→ **Task**:
Leave out every picture, and output exactly the lines from the line containing "PSG and Morocco's Hakimi charged with rape" through the last line of the data.

→ **Information supplied**:
**********

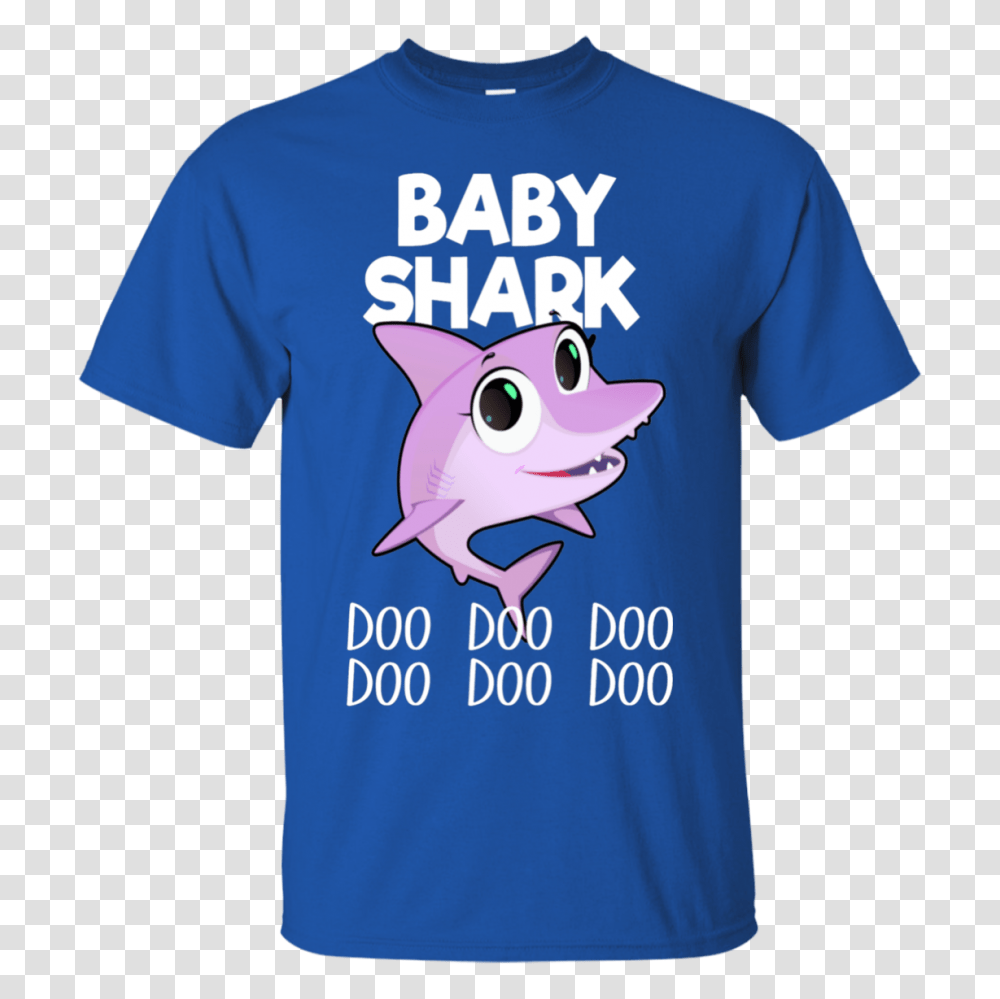 Baby Shark T Shirt Doo Doo Doo Creation Lnc, Apparel, T-Shirt Transparent Png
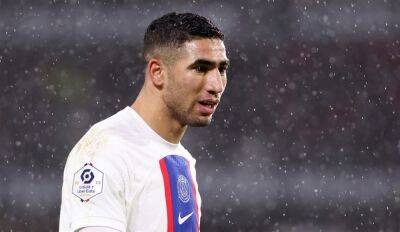 PSG and Morocco's Hakimi charged with rape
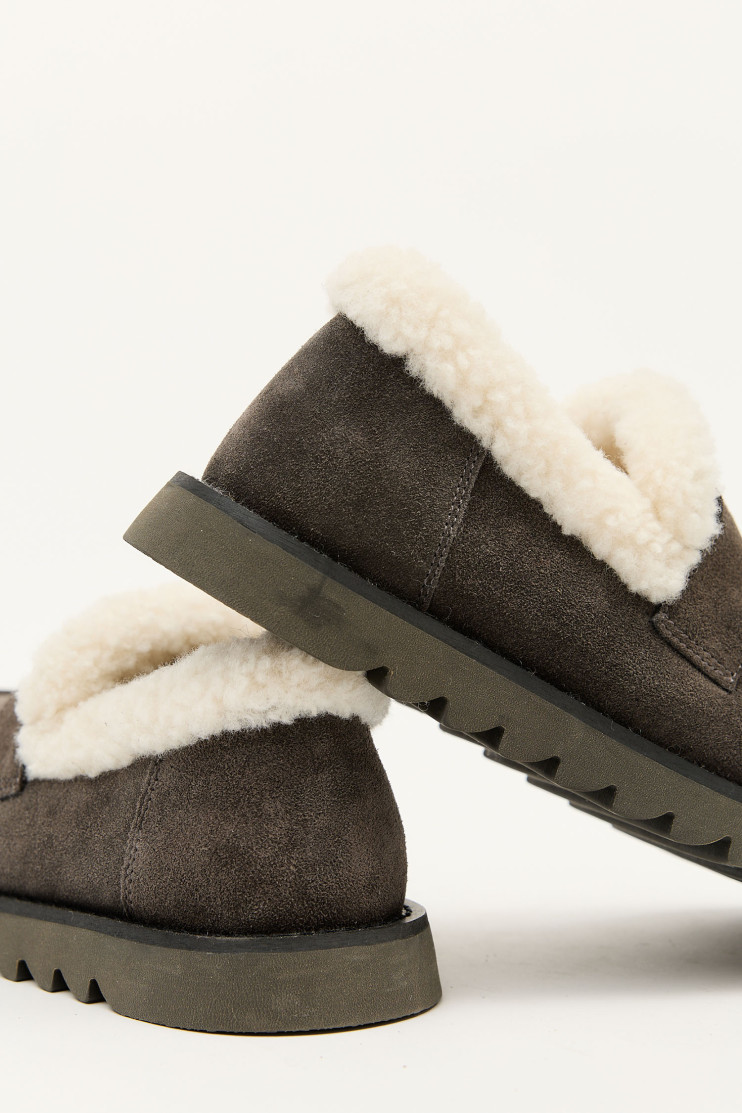 Слипоны ALLSY 201616 - Вид 5 - интернет магазин sandalini.ua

**********

→ **Solution to the problem**:
 PSG and Morocco's Hakimi charged with rape
 Слипоны ALLSY 201616 - Вид 5 - интернет магазин sandalini.ua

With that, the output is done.